Let me start by saying my “PR mindset” only wishes it had come up with the annual Beloit Mindset List – a media goldmine up there with the best of hotly anticipated yearly polls, surveys, and indices.
The Beloit List looks at pop culture, politics and technology as experienced by the incoming freshman class each year, and, boy, is it thought-provoking.
For example, this year’s class, born in 1994, thinks of Robert De Niro as Greg Focker’s long-suffering father-in-law, not as Vito Corleone or Jimmy Conway. They have no memory of Kurt Cobain while alive. The class has nearly always known a female Secretary of State, has never used a set of bound encyclopedias and watches TV mostly on screens other than TVs.
The ways these observations affect PR are at the same time nuanced and glaringly obvious.

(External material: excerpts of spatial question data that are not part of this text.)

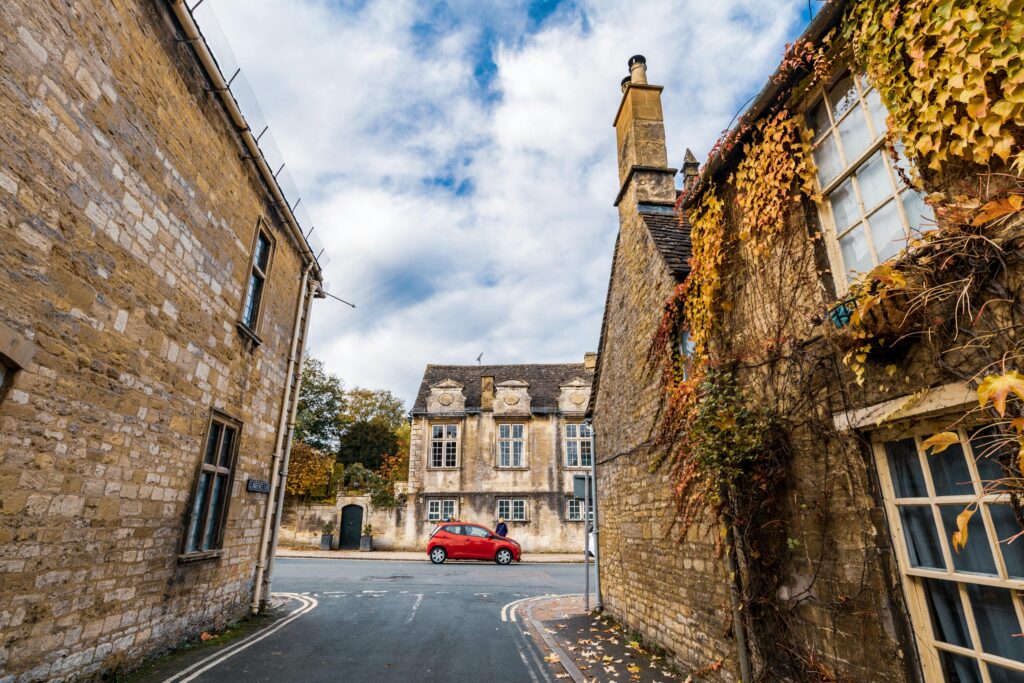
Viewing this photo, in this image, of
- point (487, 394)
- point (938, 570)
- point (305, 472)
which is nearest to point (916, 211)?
point (938, 570)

Think about these examples the next time you write a pitch or plan a campaign.
“America’s Royal Family” may still mean the Kennedys to some, but a member of this class recently asked me if that meant “the Kardashians.” No comment.
“Star Wars” has always been a movie, never a defense strategy.
“Plastics” are merely plastics, not a buzzword coined from “The Graduate.” (What graduate, some might ask?)
Planning a bookstore appearance for an author? This generation would likely consider it a quaint anachronism. First, because books, if read at all, are read online and bookstores, despite being preferred urban gathering places, have seen record closings during their lifetime – out the window along with point-and-shoot cameras and floppy discs.
If you mention the classic PR campaign to add a new color (blue) to M&M candies by popular vote, they’ll draw a blank. For these kids, M&Ms have always been blue (but never tan.)
If you use the words Twilight Zone as shorthand for something alien and out there, to the class of 2016, you are talking vampires and teens. In this case I guess the definitions prove the adage that everything old is new again. (Does anyone even remember that adage?)